Spatial relation data:
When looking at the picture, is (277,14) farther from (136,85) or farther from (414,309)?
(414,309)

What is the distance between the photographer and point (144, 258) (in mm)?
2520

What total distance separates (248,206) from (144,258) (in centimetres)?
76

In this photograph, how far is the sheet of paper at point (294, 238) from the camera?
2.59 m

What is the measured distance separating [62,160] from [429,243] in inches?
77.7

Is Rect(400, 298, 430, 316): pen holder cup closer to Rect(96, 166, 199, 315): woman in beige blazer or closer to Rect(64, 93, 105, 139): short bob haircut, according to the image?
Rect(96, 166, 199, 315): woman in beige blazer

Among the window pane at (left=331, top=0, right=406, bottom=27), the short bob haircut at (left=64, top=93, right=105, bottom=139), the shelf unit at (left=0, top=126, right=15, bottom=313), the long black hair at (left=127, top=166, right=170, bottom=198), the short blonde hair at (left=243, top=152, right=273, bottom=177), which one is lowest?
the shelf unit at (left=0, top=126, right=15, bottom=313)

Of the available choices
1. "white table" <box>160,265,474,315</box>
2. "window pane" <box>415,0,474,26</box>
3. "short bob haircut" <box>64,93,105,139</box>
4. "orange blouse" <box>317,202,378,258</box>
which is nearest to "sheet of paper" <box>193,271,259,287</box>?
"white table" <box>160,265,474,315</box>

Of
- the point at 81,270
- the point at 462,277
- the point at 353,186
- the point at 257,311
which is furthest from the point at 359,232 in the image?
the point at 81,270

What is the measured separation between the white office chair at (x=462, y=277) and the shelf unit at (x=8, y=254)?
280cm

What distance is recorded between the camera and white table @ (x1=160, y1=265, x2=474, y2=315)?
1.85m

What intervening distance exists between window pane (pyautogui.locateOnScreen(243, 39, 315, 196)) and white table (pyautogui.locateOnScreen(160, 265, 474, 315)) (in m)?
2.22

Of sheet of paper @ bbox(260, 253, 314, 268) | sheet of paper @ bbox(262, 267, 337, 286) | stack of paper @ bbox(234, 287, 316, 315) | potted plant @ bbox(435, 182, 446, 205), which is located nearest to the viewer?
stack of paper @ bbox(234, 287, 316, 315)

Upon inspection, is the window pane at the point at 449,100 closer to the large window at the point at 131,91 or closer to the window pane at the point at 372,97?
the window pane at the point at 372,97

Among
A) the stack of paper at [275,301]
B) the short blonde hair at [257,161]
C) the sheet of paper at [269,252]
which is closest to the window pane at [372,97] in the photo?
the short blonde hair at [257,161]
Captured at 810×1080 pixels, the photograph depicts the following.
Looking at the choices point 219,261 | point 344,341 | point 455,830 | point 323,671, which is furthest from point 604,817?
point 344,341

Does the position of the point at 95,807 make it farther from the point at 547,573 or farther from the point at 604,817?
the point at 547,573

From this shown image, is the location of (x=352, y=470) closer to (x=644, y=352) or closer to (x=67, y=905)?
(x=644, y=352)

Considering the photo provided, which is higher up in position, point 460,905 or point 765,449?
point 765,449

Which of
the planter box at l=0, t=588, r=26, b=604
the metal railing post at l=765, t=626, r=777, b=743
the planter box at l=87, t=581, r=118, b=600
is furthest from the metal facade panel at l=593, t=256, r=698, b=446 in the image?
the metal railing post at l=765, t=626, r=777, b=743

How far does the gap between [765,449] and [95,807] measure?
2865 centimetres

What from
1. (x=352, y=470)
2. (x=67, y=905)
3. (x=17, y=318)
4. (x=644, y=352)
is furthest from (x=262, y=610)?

EXERCISE: Reproduce the rows above, putting "flower box" in place of each "planter box" and keeping every other character as it is.

EXERCISE RESULT:
When looking at the picture, is (277,14) farther from (136,85) or farther from (414,309)?
(414,309)

What is the distance between the photographer and point (144, 258) (in mm)?
2520

What total distance separates (248,206) from (144,258) (in centimetres)?
76

In this photograph, how far is the sheet of paper at point (294, 238) from the camera?
2.59 m

What is the measured distance separating [62,160] from [429,243] in inches?
77.7

Is Rect(400, 298, 430, 316): pen holder cup closer to Rect(96, 166, 199, 315): woman in beige blazer or closer to Rect(64, 93, 105, 139): short bob haircut, according to the image?
Rect(96, 166, 199, 315): woman in beige blazer

Among the window pane at (left=331, top=0, right=406, bottom=27), the short bob haircut at (left=64, top=93, right=105, bottom=139), the shelf unit at (left=0, top=126, right=15, bottom=313), the long black hair at (left=127, top=166, right=170, bottom=198), the short blonde hair at (left=243, top=152, right=273, bottom=177), which one is lowest?
the shelf unit at (left=0, top=126, right=15, bottom=313)

Of the available choices
1. "white table" <box>160,265,474,315</box>
2. "window pane" <box>415,0,474,26</box>
3. "short bob haircut" <box>64,93,105,139</box>
4. "orange blouse" <box>317,202,378,258</box>
which is nearest to "sheet of paper" <box>193,271,259,287</box>?
"white table" <box>160,265,474,315</box>

Of
- the point at 81,270
- the point at 462,277
- the point at 353,186
- the point at 257,311
which is furthest from the point at 359,232 in the image?
the point at 81,270

What is the measured separation between the white office chair at (x=462, y=277) and the shelf unit at (x=8, y=254)?
280cm

What distance is recorded between the camera and white table @ (x1=160, y1=265, x2=474, y2=315)?
1.85m

What intervening distance exists between window pane (pyautogui.locateOnScreen(243, 39, 315, 196)) and white table (pyautogui.locateOnScreen(160, 265, 474, 315)) (in m)?
2.22

Of sheet of paper @ bbox(260, 253, 314, 268) | sheet of paper @ bbox(262, 267, 337, 286) | stack of paper @ bbox(234, 287, 316, 315) | potted plant @ bbox(435, 182, 446, 205), which is located nearest to the viewer?
stack of paper @ bbox(234, 287, 316, 315)

Upon inspection, is the window pane at the point at 449,100 closer to the large window at the point at 131,91 or closer to the window pane at the point at 372,97?
the window pane at the point at 372,97

Among
A) the stack of paper at [275,301]
B) the short blonde hair at [257,161]
C) the sheet of paper at [269,252]
which is closest to the window pane at [372,97] in the photo?
the short blonde hair at [257,161]
Captured at 810×1080 pixels, the photograph depicts the following.
Looking at the choices point 219,261 | point 344,341 | point 455,830 | point 323,671, which is furthest from point 604,817?
point 344,341

Does the position of the point at 95,807 make it farther from the point at 547,573 or farther from the point at 604,817?
the point at 547,573

From this shown image, is the location of (x=352, y=470) closer to (x=644, y=352) or closer to (x=67, y=905)?
(x=644, y=352)

Considering the photo provided, which is higher up in position, point 460,905 or point 765,449?
point 765,449

Which of
the flower box at l=0, t=588, r=26, b=604
the metal railing post at l=765, t=626, r=777, b=743
the flower box at l=87, t=581, r=118, b=600
is furthest from the metal facade panel at l=593, t=256, r=698, b=446 in the image?
the metal railing post at l=765, t=626, r=777, b=743

How far does the gap between [765,449] and [95,807] measure?
2865 centimetres

What from
1. (x=352, y=470)
2. (x=67, y=905)
3. (x=17, y=318)
4. (x=644, y=352)
is furthest from (x=262, y=610)?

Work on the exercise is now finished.